::: Excerpt to read :::

Four women at the Technion, in Haifa, have received grants from the European Research Council to pursue their studies.
The “staring grants” are designed to assist excellent early-career scientists, who are head their own labs and have presented the most promising ideas.
Assistant Professor Inbal Talgam-Cohen from the Henry and Marilyn Taub Faculty of Computer Science, works in the field of Algorithmic Game Theory, exploring whether contracts could be designed by means of algorithms, in ways that would incentivise all parties involved to invest effort towards a fruitful cooperation.
Assistant Professor Ofra Amir from the Faculty of Industrial Engineering and Management is researching how people learn to trust AI – and how we would react if, for example, an autonomous car fails and they have to take control. Or how a clinician needs to understand the treatment regime recommended by an AI to determine whether it aligns with the patient’s preferences.

::: Given data :::

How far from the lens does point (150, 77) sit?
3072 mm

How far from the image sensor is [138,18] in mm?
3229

:::

* _Exercise details_
Pick up the piece on the four Technion researchers' European Research Council grants and continue it from its last sentence. The material has no connection to the piece about the Technion researchers' grants.

* _Answer space_
Assistant Professor Naama Geva-Zatorsky from the Ruth and Bruce Rappaport Faculty of Medicine is studying the interactions of the gut microbiota with our immune system and their potential effects on our health, questions of particular importance for patients with colitis and Crohn’s Disease. She wants to find out where exactly in the intestine the microbes thrive, how they adapt to their environment, and how they affect us.
Assistant Professor Noga Ron-Harel from the Faculty of Biology is studying T lymphocytes, the cells that defend us from pathogens, and how age reduces their effectiveness. Her research focuses on the pathways by which T cells interact with their aging microenvironment and vice versa, and the cause-and-effect relations between the ageing of organs and of their T cells.